17/20 - Continuous Batching: The GPU Schedule That Never Stands Still

#continuous-batching #iteration-level-scheduling #llm-serving #scheduler #vllm

A static batch waits for its longest sequence. A continuous batch changes membership after every decoding iteration: finished requests leave, waiting requests enter, and the GPU keeps working on the largest useful set of active sequences.

This article starts with intuition, then moves into the mechanisms and production details. You can stop after the worked example and retain the core idea, or continue into the performance model and operational edge cases.

Start with the intuition

A shuttle that waits for every passenger’s entire vacation is inefficient. Continuous batching behaves like a metro: riders leave at each stop and new riders board, while the train keeps moving.

Follow the state and work from left to right.

Description: Start with Waiting requests, where admission and token budget. The middle stage, Decode scheduler, run one token step. The final stage, Active batch, shows the observable result: changes every step. The arrows describe dependency order, not necessarily separate services.

What actually happens

Iteration-level scheduling runs one model iteration for the current active set, updates each sequence, retires completed or cancelled requests, and admits new work before the next iteration. Request lifetimes no longer define fixed batch boundaries.

The scheduler budgets tokens and KV blocks, not merely request count. A long prompt can consume far more work than one decode token, and a nearly full KV pool may prevent admission even when compute appears idle.

Preemption becomes possible when high-priority work arrives or memory is exhausted. The engine may swap KV state, recompute evicted prefixes, or pause lower-priority sequences. Each choice changes latency and bandwidth.

A worked example

Four sequences start together with output lengths 8, 20, 60, and 100. A static batch carries empty slots after the short sequences finish. Continuous batching replaces each completed sequence with a waiting request at the next iteration, keeping the effective batch dense.

The performance model

Throughput improves by reducing idle batch slots. Tail latency depends on admission, fairness, maximum active tokens, and preemption. A throughput-maximizing scheduler can starve large or low-priority requests without explicit policy.

Prefill and decode run the same model but expose different bottlenecks and SLOs.

Description: The left panel asks how Continuous batching changes prompt processing and TTFT; the right asks how it changes iterative generation and inter-token latency. The bottom row names the metric that must improve and the deployment choice justified by that evidence. Optimizing the wrong phase can add complexity without changing the user-visible bottleneck.

Expert lens

Token budgets are usually more stable than sequence-count limits. Decode cost scales with active sequences and context lengths, while prefill cost scales with prompt tokens. Modern schedulers often maintain separate budgets or chunk prefills to fit decode work around them.

The optimization changes where the system spends compute, memory, bandwidth, or waiting time.

--

■ **Problem to work on**
Continue the continuous batching article from where it stops.

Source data
--

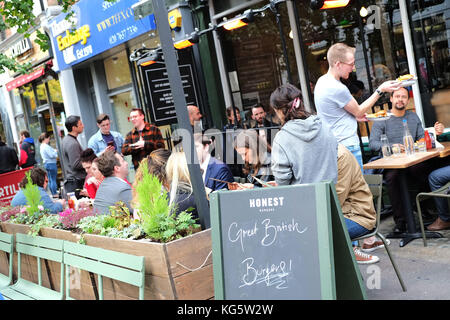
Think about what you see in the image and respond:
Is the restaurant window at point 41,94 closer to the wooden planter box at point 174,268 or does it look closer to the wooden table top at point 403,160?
the wooden table top at point 403,160

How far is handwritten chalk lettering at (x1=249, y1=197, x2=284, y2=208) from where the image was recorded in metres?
3.17

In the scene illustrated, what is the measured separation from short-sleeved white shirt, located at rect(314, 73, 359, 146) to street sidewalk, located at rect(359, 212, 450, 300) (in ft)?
3.87

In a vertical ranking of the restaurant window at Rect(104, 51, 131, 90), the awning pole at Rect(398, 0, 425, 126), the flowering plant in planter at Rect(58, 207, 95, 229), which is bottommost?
the flowering plant in planter at Rect(58, 207, 95, 229)

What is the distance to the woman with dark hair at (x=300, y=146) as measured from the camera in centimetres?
388

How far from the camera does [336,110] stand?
5273mm

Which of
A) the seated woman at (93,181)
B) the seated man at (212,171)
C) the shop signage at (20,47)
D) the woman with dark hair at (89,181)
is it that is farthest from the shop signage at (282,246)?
the shop signage at (20,47)

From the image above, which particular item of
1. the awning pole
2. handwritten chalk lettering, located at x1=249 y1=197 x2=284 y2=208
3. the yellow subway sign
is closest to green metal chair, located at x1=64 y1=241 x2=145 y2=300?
handwritten chalk lettering, located at x1=249 y1=197 x2=284 y2=208

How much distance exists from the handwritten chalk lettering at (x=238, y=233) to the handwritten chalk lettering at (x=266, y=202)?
133 millimetres

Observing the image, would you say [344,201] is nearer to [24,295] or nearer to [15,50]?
[24,295]

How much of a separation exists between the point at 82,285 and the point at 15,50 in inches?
540

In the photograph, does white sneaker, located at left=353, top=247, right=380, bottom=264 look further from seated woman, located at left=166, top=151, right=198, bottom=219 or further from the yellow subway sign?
the yellow subway sign

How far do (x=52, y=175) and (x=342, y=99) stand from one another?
11.0 m

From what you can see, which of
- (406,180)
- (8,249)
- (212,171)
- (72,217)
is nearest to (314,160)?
(212,171)

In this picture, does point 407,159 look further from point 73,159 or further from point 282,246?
point 73,159
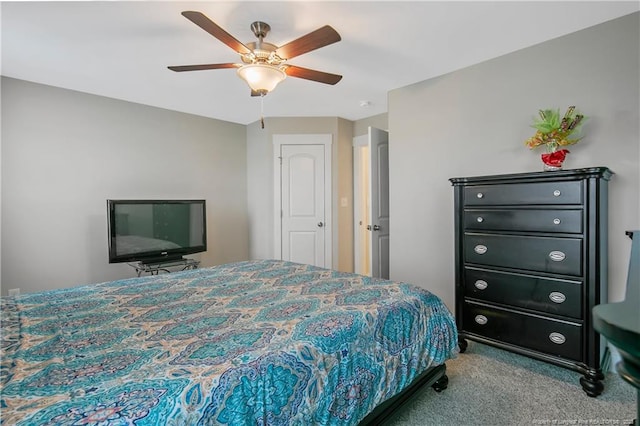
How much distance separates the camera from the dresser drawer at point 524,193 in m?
2.02

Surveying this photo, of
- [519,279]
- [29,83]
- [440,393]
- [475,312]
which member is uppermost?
[29,83]

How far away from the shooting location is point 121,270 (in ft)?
12.4

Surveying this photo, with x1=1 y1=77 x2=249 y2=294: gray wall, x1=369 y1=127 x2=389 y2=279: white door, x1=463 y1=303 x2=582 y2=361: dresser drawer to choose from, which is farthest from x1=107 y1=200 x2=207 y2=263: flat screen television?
x1=463 y1=303 x2=582 y2=361: dresser drawer

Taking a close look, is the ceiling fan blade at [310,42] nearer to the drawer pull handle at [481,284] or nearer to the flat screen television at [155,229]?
the drawer pull handle at [481,284]

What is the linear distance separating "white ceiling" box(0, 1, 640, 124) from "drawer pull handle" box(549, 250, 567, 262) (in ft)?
5.15

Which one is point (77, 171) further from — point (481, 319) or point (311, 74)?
point (481, 319)

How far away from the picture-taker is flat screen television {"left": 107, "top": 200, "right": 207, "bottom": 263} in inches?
135

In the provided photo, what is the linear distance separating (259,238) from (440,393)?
3.32m

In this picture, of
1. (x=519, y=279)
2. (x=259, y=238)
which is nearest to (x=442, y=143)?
(x=519, y=279)

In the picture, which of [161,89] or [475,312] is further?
[161,89]

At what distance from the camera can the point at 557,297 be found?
2.06 meters

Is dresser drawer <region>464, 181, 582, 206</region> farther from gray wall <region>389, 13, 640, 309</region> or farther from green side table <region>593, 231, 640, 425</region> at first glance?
green side table <region>593, 231, 640, 425</region>

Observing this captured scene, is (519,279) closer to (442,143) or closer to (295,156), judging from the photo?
(442,143)

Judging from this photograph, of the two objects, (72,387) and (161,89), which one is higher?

--

■ **Result for this task**
Description: The left panel is the baseline, Static request batch, characterized by membership fixed to completion and short jobs leave holes. The right panel applies Continuous batch, changing the cost profile to membership changes each step and finished slots refill. Compare both under the same request shape and load; the optimized side is not automatically better for every workload.

Where it wins

Online generation with varied output lengths
Steady concurrent traffic
Paged KV systems that support flexible admission

Where it disappoints

Limiting only by request count
Ignoring fairness under short-job traffic
Preempting without accounting for recompute cost
Mixing long prefills into decode iterations blindly

Production checklist

Set token and KV admission budgets
Define fairness and priority policy
Bound preemption and recomputation
Propagate cancellation before next iteration
Stress mixed prompt and output lengths

What to measure

Active sequences and tokens per iteration
Admission wait and starvation age
Preemptions, swaps, and recomputed tokens
Batch occupancy over time
TPOT by priority class

From one GPU to a production service

One engine scheduler can use local queue age. A fleet must also route new requests among replicas. The global router should consider queue, KV locality, model capability, and admission signals without attempting to micromanage token iterations.

Autoscaling has delayed effects. A new replica must load weights and warm kernels before it drains queue. Meanwhile, aggressive routing to the least-loaded cold replica may worsen latency. Publish readiness and capacity separately.

Fairness spans retries. If a preempted request returns to the head of the queue indefinitely, it can dominate capacity; if it returns to the tail, it may starve. Preserve service attained and age across preemption.

Design-review questions

Which decisions belong to global routing versus local scheduling?
How is fairness preserved across preemption?
What capacity signal excludes cold replicas?
Can adapters and sampling modes share iterations?
Which overload limit rejects before KV exhaustion?

How it connects to the rest of the series

Dynamic batching groups arrivals before an execution. Continuous batching changes membership during generation. PagedAttention makes the KV allocation flexible enough for this scheduler.

From equation to implementation

At each iteration the scheduler solves a constrained packing problem: maximize useful token work subject to KV blocks, token budget, sequence count, adapter compatibility, and deadlines. Exact optimization is too expensive, so engines use greedy priority and admission heuristics.

Fairness can be expressed through virtual time, age, deficit tokens, or priority deadlines. Shortest-job-like policies improve mean latency but can starve long generations. Production schedulers need a measurable fairness contract.

Implementation sketch

while running:
    retire_finished_and_cancelled(active)
    reclaim_kv_blocks()
    waiting.update_age_and_deadlines()
    budget = iteration_token_budget
    admit_decode_tokens(active, budget)
    admit_prefill_chunks(waiting, remaining(budget))
    reserve_all_required_kv()
    outputs = engine.step(active_batch)
    update_sequence_state(outputs)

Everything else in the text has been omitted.